In the entries below, begin at the line that has "Johannes Duiker - Birth horoscope chart", stop after the line that has "(五期) PET125 MACT150", and output those lines exactly with no pictures.
** PROVIDED MATERIAL follows **
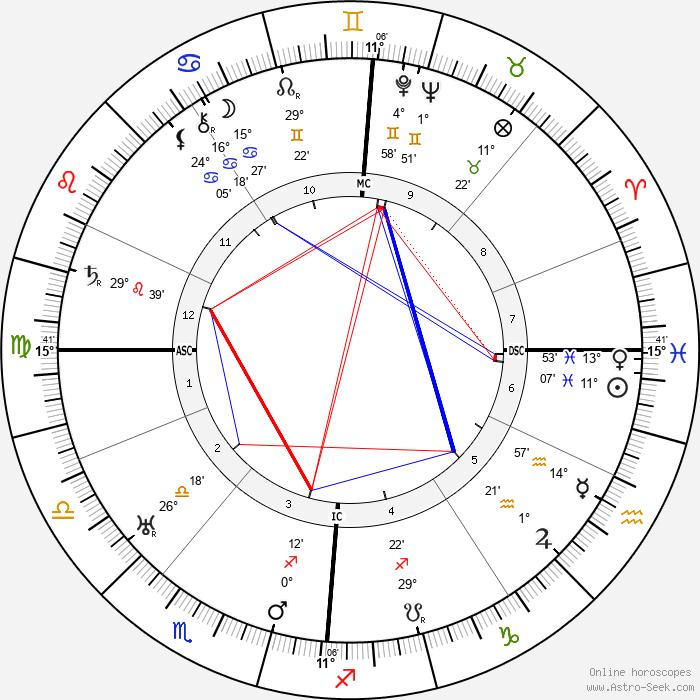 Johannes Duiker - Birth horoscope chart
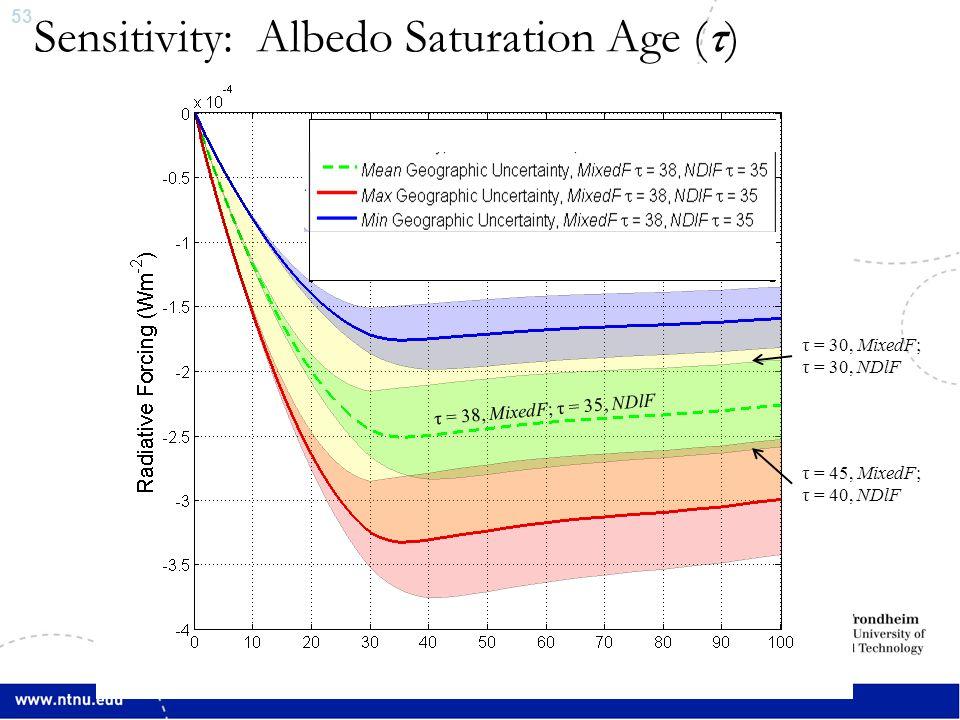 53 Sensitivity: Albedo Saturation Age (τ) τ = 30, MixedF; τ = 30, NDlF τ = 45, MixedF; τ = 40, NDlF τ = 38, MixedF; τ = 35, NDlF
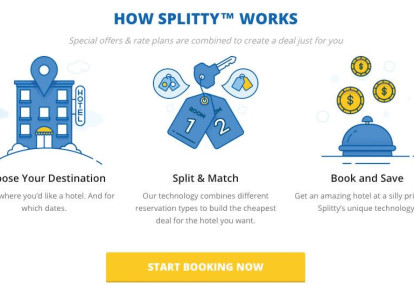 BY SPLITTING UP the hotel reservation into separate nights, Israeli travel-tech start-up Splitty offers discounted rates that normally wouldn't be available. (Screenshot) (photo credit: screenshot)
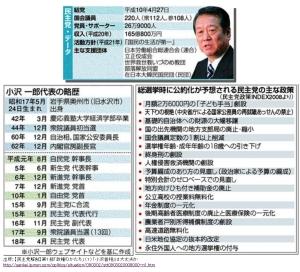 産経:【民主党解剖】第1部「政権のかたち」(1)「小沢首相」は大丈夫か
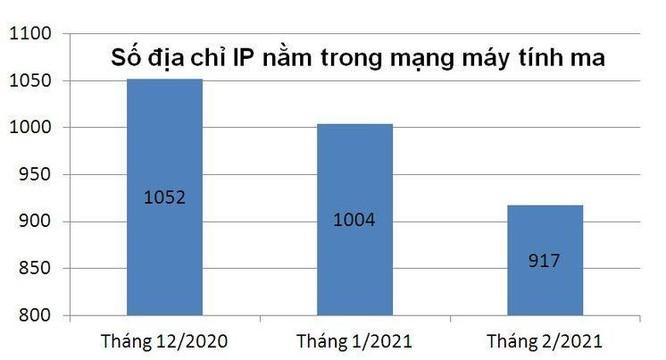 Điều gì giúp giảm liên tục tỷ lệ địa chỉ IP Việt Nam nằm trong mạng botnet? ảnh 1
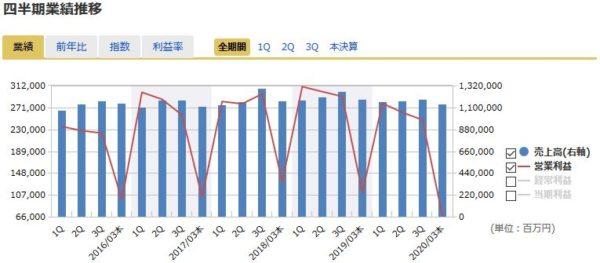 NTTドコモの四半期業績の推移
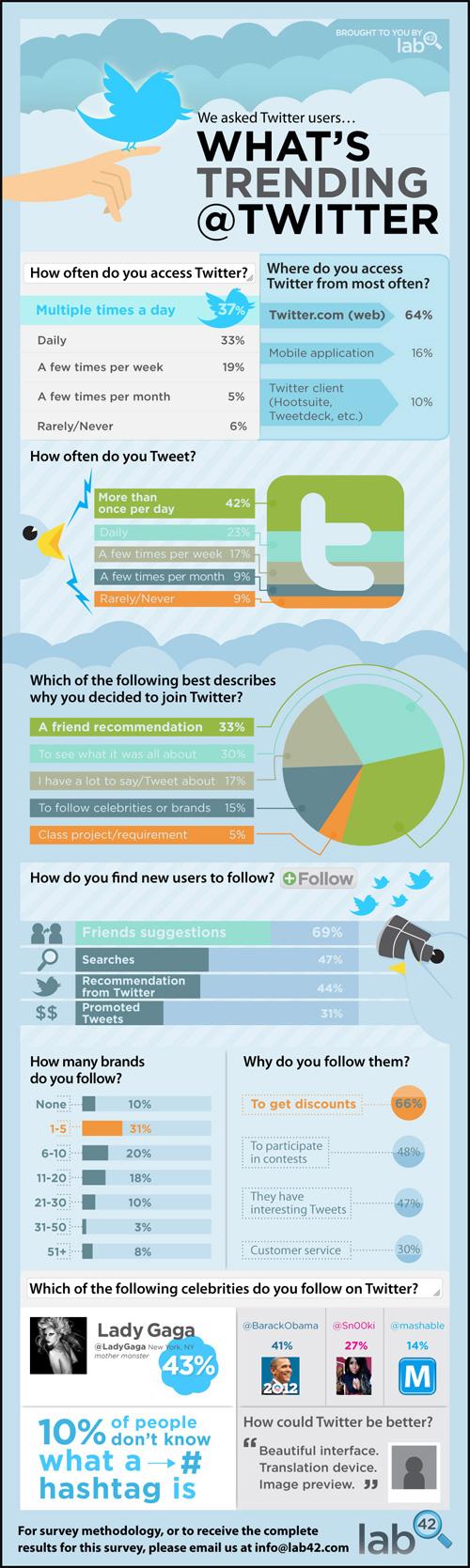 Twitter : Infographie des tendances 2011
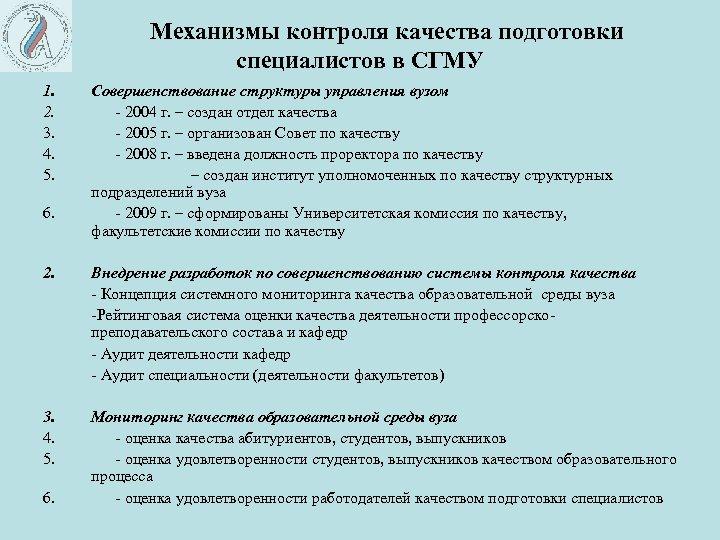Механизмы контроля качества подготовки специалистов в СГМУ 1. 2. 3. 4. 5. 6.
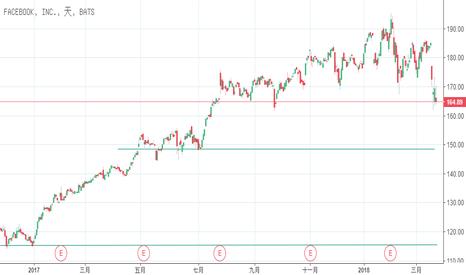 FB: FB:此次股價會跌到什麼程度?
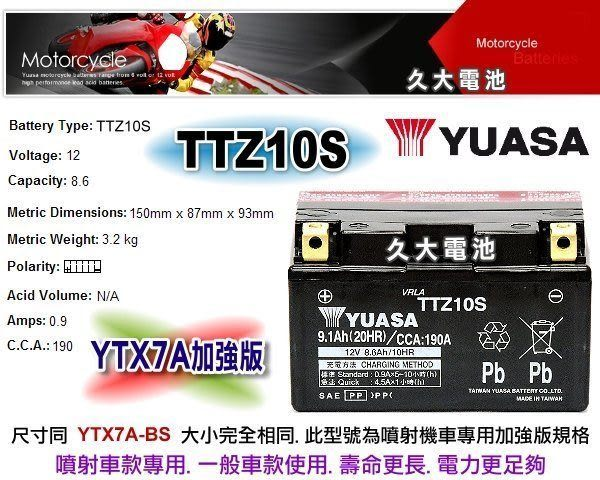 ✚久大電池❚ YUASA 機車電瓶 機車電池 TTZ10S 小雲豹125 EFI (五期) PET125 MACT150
** End of PROVIDED MATERIAL **
** PROVIDED MATERIAL follows **
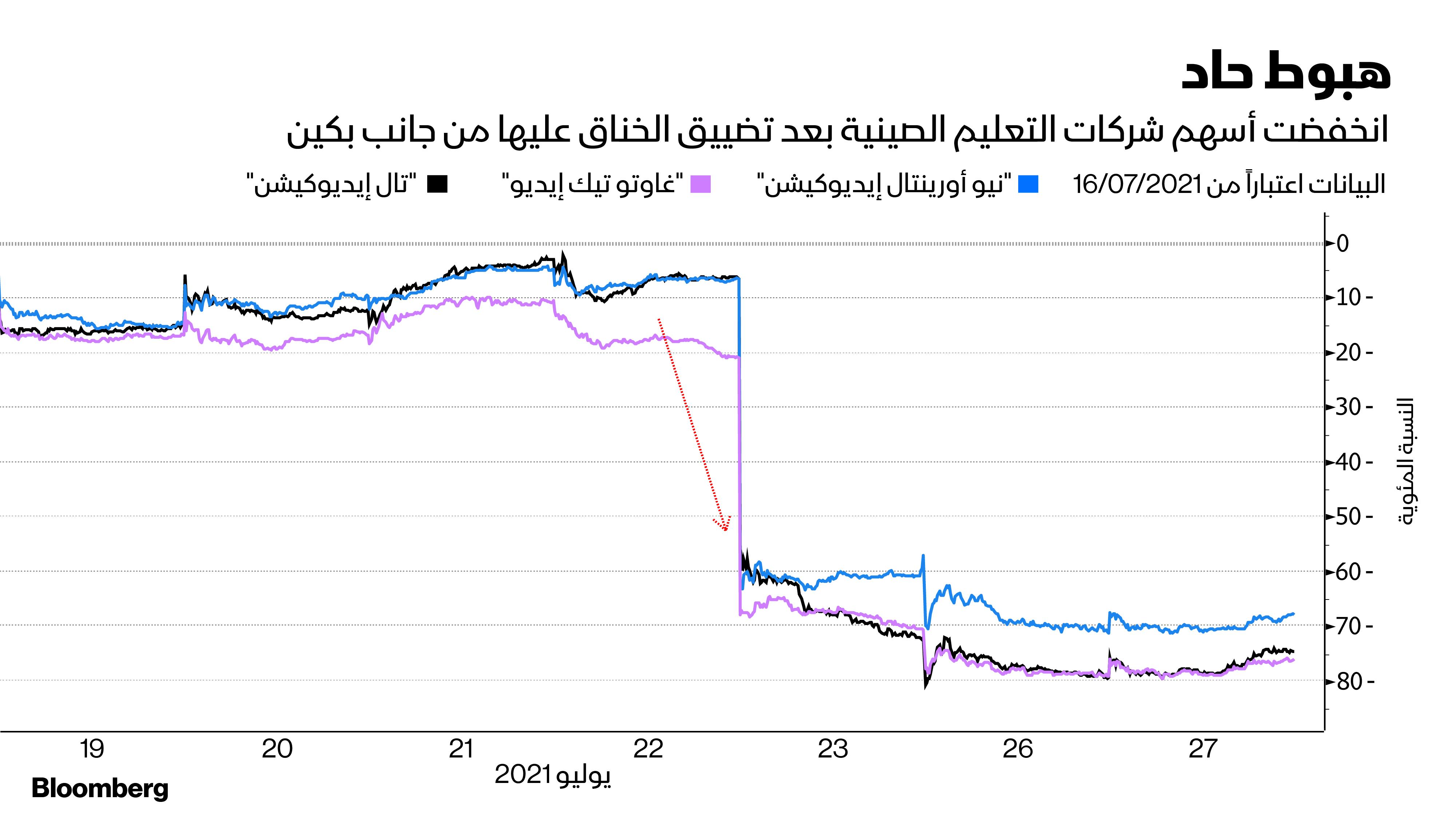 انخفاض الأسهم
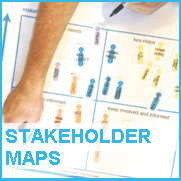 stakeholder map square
** End of PROVIDED MATERIAL **
* [WORKED SOLUTION]:
 Johannes Duiker - Birth horoscope chart
 53 Sensitivity: Albedo Saturation Age (τ) τ = 30, MixedF; τ = 30, NDlF τ = 45, MixedF; τ = 40, NDlF τ = 38, MixedF; τ = 35, NDlF
 BY SPLITTING UP the hotel reservation into separate nights, Israeli travel-tech start-up Splitty offers discounted rates that normally wouldn't be available. (Screenshot) (photo credit: screenshot)
 産経:【民主党解剖】第1部「政権のかたち」(1)「小沢首相」は大丈夫か
 Điều gì giúp giảm liên tục tỷ lệ địa chỉ IP Việt Nam nằm trong mạng botnet? ảnh 1
 NTTドコモの四半期業績の推移
 Twitter : Infographie des tendances 2011
Механизмы контроля качества подготовки специалистов в СГМУ 1. 2. 3. 4. 5. 6.
 FB: FB:此次股價會跌到什麼程度?
 ✚久大電池❚ YUASA 機車電瓶 機車電池 TTZ10S 小雲豹125 EFI (五期) PET125 MACT150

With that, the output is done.